— begin Supplied material —

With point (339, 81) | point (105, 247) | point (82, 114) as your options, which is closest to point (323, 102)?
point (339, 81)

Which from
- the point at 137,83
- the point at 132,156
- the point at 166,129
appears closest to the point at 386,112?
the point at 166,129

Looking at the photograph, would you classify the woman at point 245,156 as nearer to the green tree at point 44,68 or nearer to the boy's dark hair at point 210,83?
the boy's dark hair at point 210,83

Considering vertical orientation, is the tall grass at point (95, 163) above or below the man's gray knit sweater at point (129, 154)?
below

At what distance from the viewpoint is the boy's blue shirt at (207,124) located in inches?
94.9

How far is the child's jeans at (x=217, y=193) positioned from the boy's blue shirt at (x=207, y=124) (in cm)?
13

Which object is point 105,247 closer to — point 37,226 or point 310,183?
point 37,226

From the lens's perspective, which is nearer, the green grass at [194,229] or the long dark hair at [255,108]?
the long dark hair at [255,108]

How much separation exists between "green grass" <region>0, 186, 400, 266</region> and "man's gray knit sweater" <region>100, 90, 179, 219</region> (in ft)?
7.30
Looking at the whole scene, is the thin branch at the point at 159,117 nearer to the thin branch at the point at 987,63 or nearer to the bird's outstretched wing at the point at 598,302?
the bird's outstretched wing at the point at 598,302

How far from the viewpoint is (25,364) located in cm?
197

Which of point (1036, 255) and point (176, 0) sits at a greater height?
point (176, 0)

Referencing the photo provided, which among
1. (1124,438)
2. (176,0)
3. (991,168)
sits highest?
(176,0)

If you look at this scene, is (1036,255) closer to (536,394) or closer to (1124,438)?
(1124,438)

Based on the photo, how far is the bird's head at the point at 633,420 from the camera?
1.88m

— end Supplied material —

> _Problem_: Format the rows above as a numbered list, omitting the blank lines.

> _Final answer_:
1. With point (339, 81) | point (105, 247) | point (82, 114) as your options, which is closest to point (323, 102)?
2. point (339, 81)
3. Which from
4. - the point at 137,83
5. - the point at 132,156
6. - the point at 166,129
7. appears closest to the point at 386,112?
8. the point at 166,129
9. Looking at the photograph, would you classify the woman at point 245,156 as nearer to the green tree at point 44,68 or nearer to the boy's dark hair at point 210,83?
10. the boy's dark hair at point 210,83
11. Considering vertical orientation, is the tall grass at point (95, 163) above or below the man's gray knit sweater at point (129, 154)?
12. below
13. At what distance from the viewpoint is the boy's blue shirt at (207,124) located in inches?
14. 94.9
15. How far is the child's jeans at (x=217, y=193) positioned from the boy's blue shirt at (x=207, y=124) (in cm)?
16. 13
17. Which object is point 105,247 closer to — point 37,226 or point 310,183?
18. point 37,226
19. From the lens's perspective, which is nearer, the green grass at [194,229] or the long dark hair at [255,108]?
20. the long dark hair at [255,108]
21. How much separation exists between "green grass" <region>0, 186, 400, 266</region> and "man's gray knit sweater" <region>100, 90, 179, 219</region> (in ft)?
22. 7.30
23. Looking at the whole scene, is the thin branch at the point at 159,117 nearer to the thin branch at the point at 987,63 or nearer to the bird's outstretched wing at the point at 598,302?
24. the bird's outstretched wing at the point at 598,302
25. How far from the viewpoint is (25,364) located in cm?
26. 197
27. Which of point (1036, 255) and point (176, 0) sits at a greater height?
28. point (176, 0)
29. Referencing the photo provided, which among
30. 1. (1124,438)
31. 2. (176,0)
32. 3. (991,168)
33. sits highest?
34. (176,0)
35. If you look at this scene, is (1036,255) closer to (536,394) or closer to (1124,438)?
36. (1124,438)
37. Based on the photo, how far is the bird's head at the point at 633,420 from the camera?
38. 1.88m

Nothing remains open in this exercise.